Zoom has soared in popularity in recent months and as the remote-working force continues to grow, so does the security concern. Zoom continues to be our platform of choice as it is frequent and consistent in releasing information and updates. It does help to be active and review the platform as a company too, implementing any changes on a consistent basis to eliminate any concerns. 

Top tips (for extra security):

  • Ensure the latest version is being used to ensure that you are using the most stable and secure version. 

  • Create a new ID for each meeting. This is generally much safer if you’re using the platform regularly and minimises the risk of someone guessing your ID or using a meeting link from a previous session.

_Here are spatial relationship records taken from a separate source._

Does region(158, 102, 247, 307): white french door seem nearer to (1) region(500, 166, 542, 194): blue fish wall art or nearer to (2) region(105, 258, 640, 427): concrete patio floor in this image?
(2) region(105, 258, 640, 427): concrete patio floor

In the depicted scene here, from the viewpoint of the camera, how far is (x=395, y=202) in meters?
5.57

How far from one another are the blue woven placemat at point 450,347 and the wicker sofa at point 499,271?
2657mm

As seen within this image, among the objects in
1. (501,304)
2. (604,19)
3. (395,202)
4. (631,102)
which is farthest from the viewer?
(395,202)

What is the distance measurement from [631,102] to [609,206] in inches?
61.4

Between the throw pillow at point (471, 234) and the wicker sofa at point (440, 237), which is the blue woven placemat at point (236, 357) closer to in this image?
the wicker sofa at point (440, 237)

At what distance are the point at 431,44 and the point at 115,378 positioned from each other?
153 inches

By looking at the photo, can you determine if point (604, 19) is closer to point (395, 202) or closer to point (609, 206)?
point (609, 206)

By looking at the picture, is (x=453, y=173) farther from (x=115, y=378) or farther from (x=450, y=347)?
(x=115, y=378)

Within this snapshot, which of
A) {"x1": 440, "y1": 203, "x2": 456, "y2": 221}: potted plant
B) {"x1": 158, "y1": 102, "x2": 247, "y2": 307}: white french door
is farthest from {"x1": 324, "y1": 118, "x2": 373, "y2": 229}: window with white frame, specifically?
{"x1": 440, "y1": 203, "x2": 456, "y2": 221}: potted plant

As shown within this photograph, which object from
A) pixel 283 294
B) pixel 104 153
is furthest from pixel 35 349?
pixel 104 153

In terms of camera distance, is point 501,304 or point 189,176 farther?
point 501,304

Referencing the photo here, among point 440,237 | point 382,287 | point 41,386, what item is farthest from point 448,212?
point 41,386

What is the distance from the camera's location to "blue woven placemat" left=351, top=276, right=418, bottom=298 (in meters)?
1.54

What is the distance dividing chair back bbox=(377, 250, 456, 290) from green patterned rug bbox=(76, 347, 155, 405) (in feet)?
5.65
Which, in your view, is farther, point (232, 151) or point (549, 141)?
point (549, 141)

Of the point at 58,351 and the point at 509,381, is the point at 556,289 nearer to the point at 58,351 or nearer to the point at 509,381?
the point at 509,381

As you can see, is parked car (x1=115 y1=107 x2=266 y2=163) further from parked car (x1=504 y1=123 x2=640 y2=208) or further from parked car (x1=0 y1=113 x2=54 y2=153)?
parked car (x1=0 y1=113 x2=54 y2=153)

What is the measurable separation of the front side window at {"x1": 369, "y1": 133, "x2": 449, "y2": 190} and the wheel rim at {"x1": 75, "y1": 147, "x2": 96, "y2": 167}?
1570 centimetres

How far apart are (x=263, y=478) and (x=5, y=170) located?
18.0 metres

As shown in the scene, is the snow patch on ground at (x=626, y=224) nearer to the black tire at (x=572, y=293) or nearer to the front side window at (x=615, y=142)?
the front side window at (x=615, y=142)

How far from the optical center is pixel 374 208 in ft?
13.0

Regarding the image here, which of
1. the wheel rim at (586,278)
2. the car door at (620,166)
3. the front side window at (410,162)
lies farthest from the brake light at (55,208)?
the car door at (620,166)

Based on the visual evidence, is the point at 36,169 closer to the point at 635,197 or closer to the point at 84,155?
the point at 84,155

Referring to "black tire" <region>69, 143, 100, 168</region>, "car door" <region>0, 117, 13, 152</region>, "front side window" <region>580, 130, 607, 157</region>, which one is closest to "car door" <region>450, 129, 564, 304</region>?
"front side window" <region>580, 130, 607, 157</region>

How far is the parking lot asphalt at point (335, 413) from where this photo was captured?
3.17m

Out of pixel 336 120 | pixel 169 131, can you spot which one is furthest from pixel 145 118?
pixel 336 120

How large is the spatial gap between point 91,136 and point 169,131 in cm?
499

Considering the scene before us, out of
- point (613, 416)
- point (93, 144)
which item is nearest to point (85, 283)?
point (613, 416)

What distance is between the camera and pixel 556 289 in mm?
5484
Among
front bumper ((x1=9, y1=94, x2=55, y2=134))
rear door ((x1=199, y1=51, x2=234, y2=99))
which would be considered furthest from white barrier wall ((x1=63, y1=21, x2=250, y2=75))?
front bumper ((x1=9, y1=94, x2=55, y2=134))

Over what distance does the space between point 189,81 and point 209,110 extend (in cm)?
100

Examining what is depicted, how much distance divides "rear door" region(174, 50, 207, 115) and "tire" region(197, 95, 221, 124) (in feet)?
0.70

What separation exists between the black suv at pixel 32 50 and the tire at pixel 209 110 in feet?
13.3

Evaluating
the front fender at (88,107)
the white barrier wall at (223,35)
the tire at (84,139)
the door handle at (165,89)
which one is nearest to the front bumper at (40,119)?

  • Ensure your meeting always has a password

  • Share only the relevant screen.

Use the waiting room (but don’t forget to let them in!).


5. 1Password

Managing access when you’re remote is not easy. 1Password is our password manager that takes care of storing, creating, and utilizing passwords. Whilst all of the above apps can make your remote-working life a doddle...they’re no use if you can’t get access. As a Cyber Essentials Plus partner, our priority is to protect our organisation when browsing our favourite web-based applications.


  • Add 1Password to your browser to get quick access to your task with no risk of an online discussion containing password credentials. Your admin can transfer credentials from one secure vault to another (i.e. from department to department), or add new users to a vault when needed. 1Password hosts 2-factor security authentication, uses a personal master password for every sign in and issues an emergency kit should you need to sign in from another device. 

  • Manage access between vaults. 1Password can help you be more productive in your team by only allowing access to sites or tools you need to do your work, stored in your personal vault. 1Password not only offers protection; its seamless usability lets us work quickly when we need it most. 


Final tip.

Remote-working tools are changing the way we collaborate and organise information. If you introduce an application, ensure it’s safe, fall in love with it, and push its boundaries to see what else it can do. If you’re like us, this will result in a toolkit of quality applications that are integrated into the company process, (appropriate for in and out of the office). Used well and they will keep you connected and productive all year round!